でもさ、開口一番に「感謝の気持ちです」って言われちゃったし。
ちょっと残念っていうか、うん、ね。

まぁ、貰えたんだからいいよ、それでいい。



沢田んとこの弁髪の少女からも、僕にって南が配達してくれた。
本当に君って人が良いよね。僕の気持ち知らないからこそだろうけどさ。

南が来る少し前に資料整理は終わらせていたし、
ちょうど巡回も終わらせてそろそろ帰ろうとしていた。

南が【この後用事も無いし寒いんで帰ります】とか言うから、
必然的に一緒に帰ることになった。
僕の住むマンション、南のマンション通り過ぎたとこだし。
そんなわけで、今僕らは、下駄箱の前に、居るんだけど。



【………………、】

「…………草壁の奴、」

どうして僕の下駄箱だけ確認してないわけ。


どういう状況かと言うと、

僕と南が下駄箱で靴に履き替えようと思ったら、
僕の下駄箱から雪崩が起きて、僕が真顔で唖然としていたら、
南が履き替え終えて、僕が遅いから様子見に来て、
それで、二人とも沈黙、ってわけなんだけど。

下駄箱に15個もチョコ入るわけないでしょ。
自動で下駄箱の扉開いたんだけど。
どんだけ無理矢理に入れたのさ。



僕らはどうしようもなくなって、南が微妙な表情してて、
それが僕宛のチョコに対してどう思ってるのかなんて、
考えたくも無いんだけど。


【………雲雀サンって、モテるんです、ね】

「……………」

【秩序だなんて、鬼の風紀委員長だなんて言われてるのに、
良かったじゃないですか】

「何がだよ」

【…………すみません】


僕の機嫌は少し良い≠ゥら最悪≠ノなった。
イライラのあまり南に怒気を含んだ声音で八つ当たりした。
そんな自分にもっと機嫌が悪くなった。僕、何してんだ。最低、



【雲雀サン、ご機嫌損ねてすみません。
その、チョコ。

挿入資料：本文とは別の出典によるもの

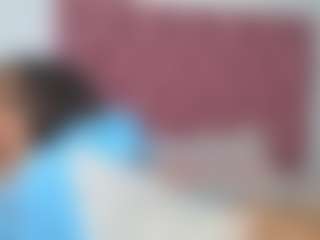 SaritaMoon's Live Sex Cam Show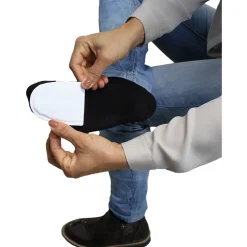 thermopad Toe Warmer 8h - pair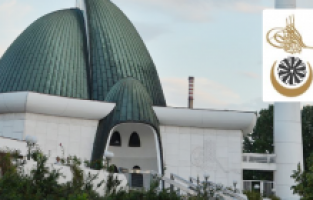 Hırvatistan’da uluslararası hafızlık yarışması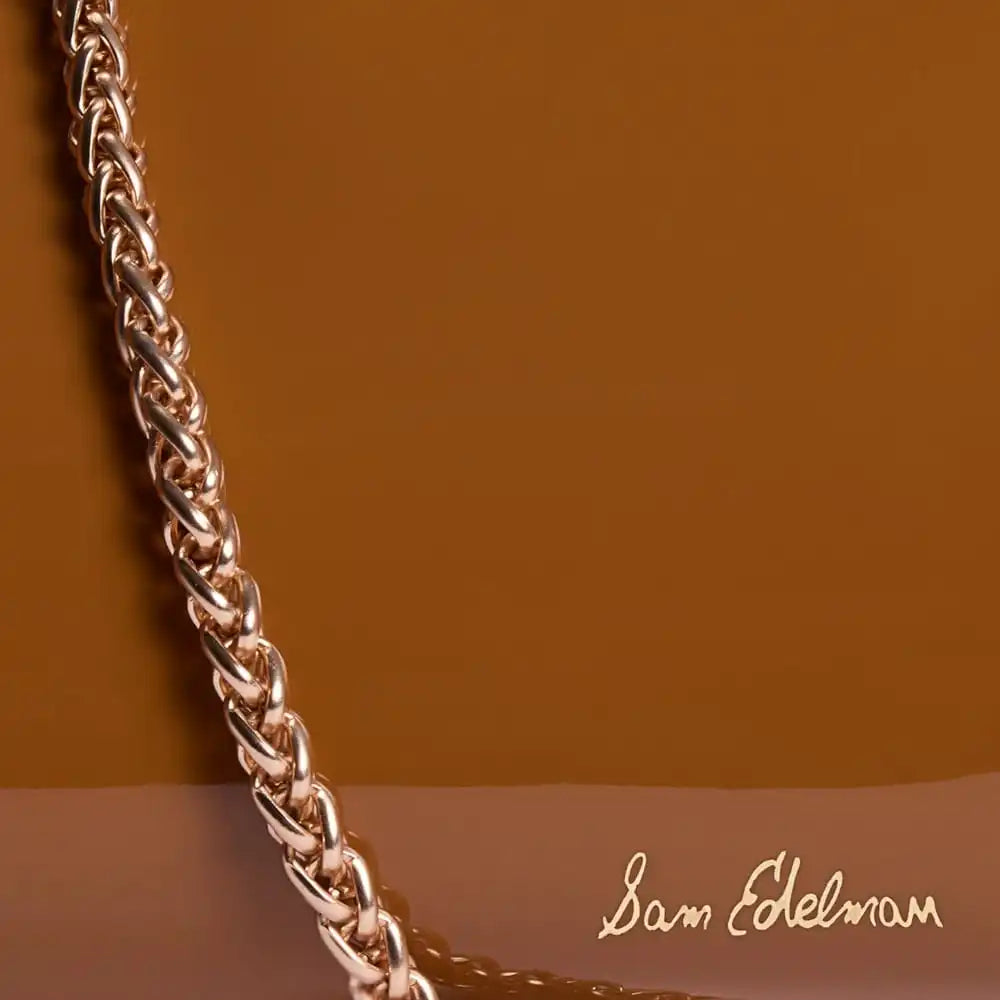 Kiki Frame Shoulder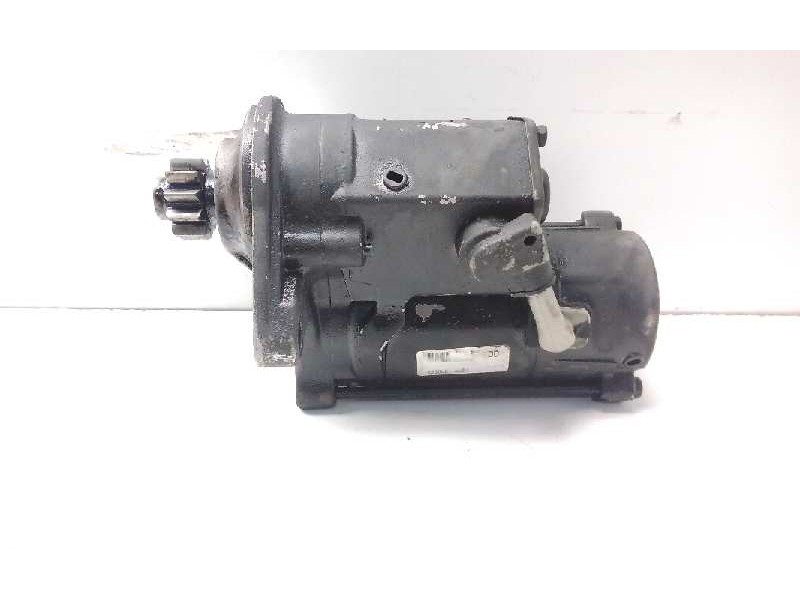 Recambio de motor arranque para land rover freelander (ln) e familiar referencia OEM IAM 2280003981  
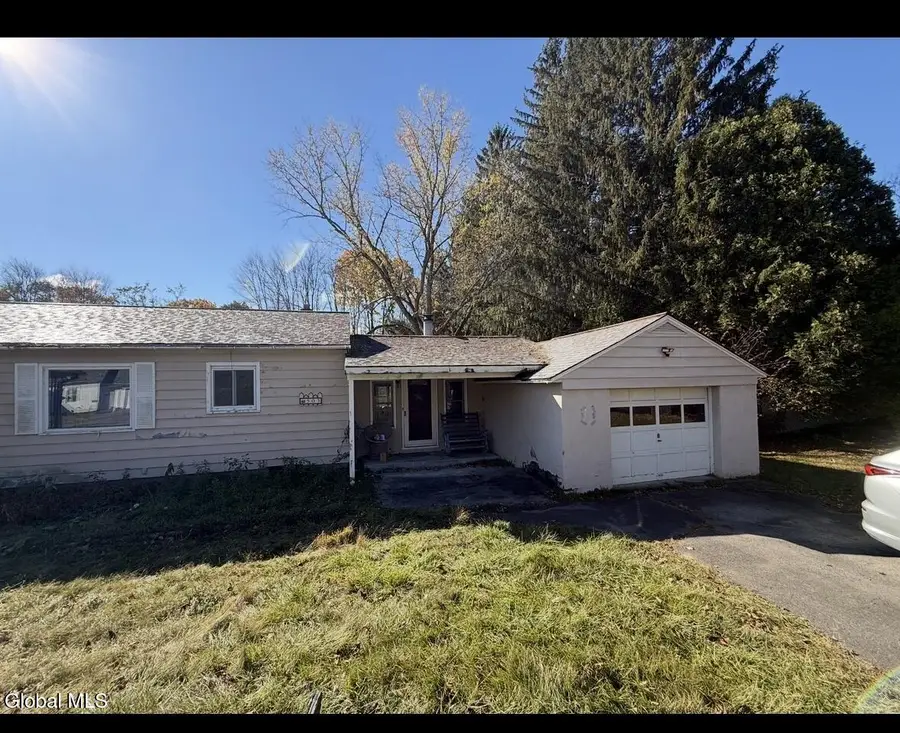 503 Swaggertown Road, Glenville, NY 12302 - Image #3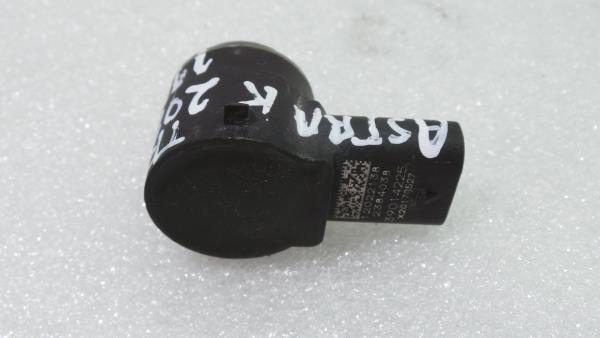 Rear Parking Sensor OPEL Astra K Sports Tourer Imagem-2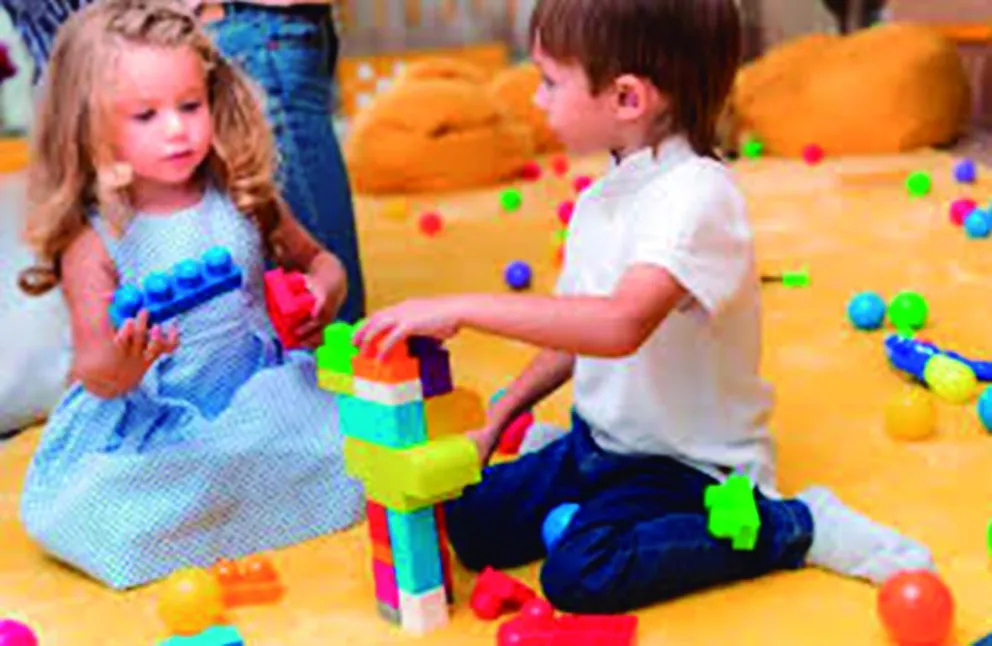 Del autoconocimiento a la autoestima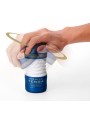 Masturbator Premium Rolling Head Cup Tenga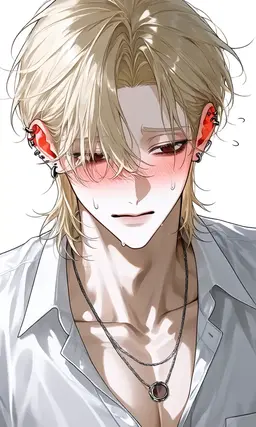 Profile image of 라이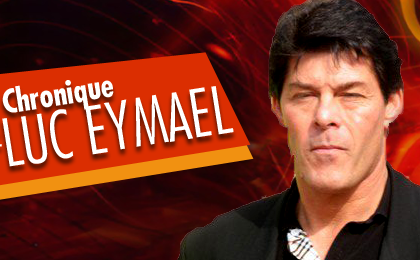 Cruelle désillusion pour l'Angola 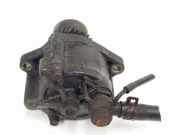 Vakuumpumpe 2930067020 Toyota Land Cruiser 90 (J9) Hardtop Geländewagen 3.0 TD (1KZTE)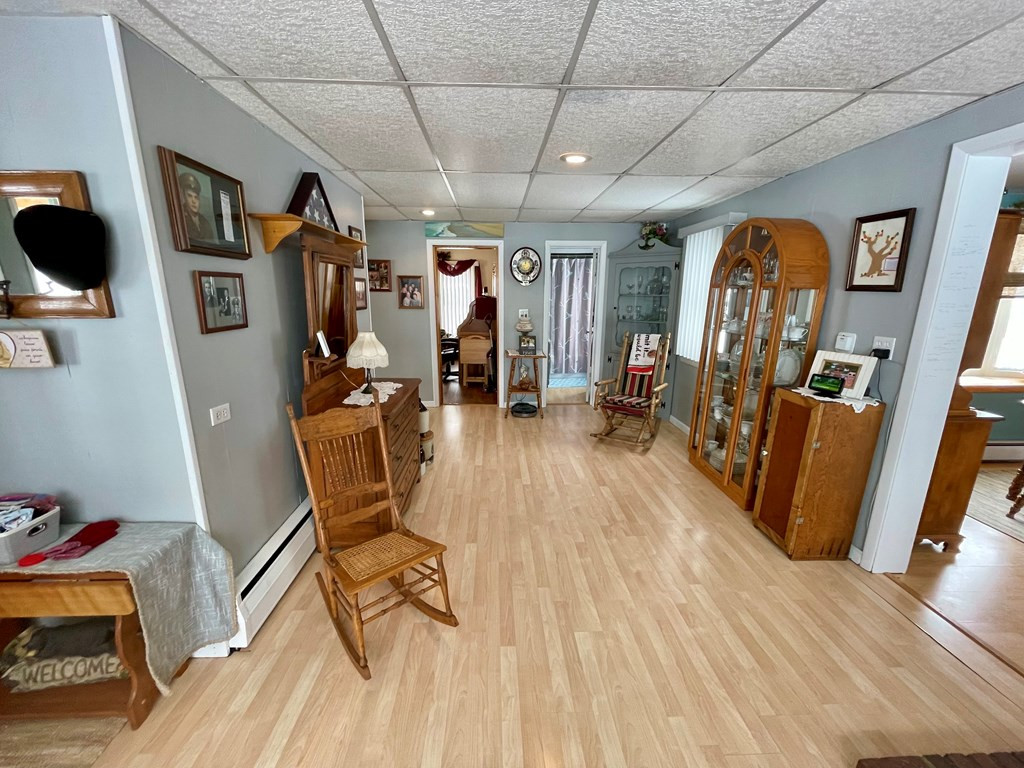 56 Barcomb Road Ellenburg Center, NY 12934 - Photo 8 of 36
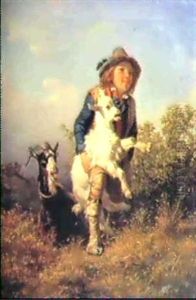 Le Petit Patre Le Petit Patre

あたしのは何だったら食べなくてもいい、ですから。
イーピンちゃんのは絶対食べてあげてくださいね、】

「……………」


南は僕に
【とりあえず袋どうぞ。
地面にチョコそのままっていうのもくれた方に失礼ですし】
と言って、どこからか袋を出して僕に押し付けて、
走って先に帰ってしまった。


なんだこれ。
なんだこの気持ち。

南が、僕から、


逃げ、た?



袋を押し付けられた時に見た彼女の顔は、
なんとなく、

寂しそうな表情だった気がする。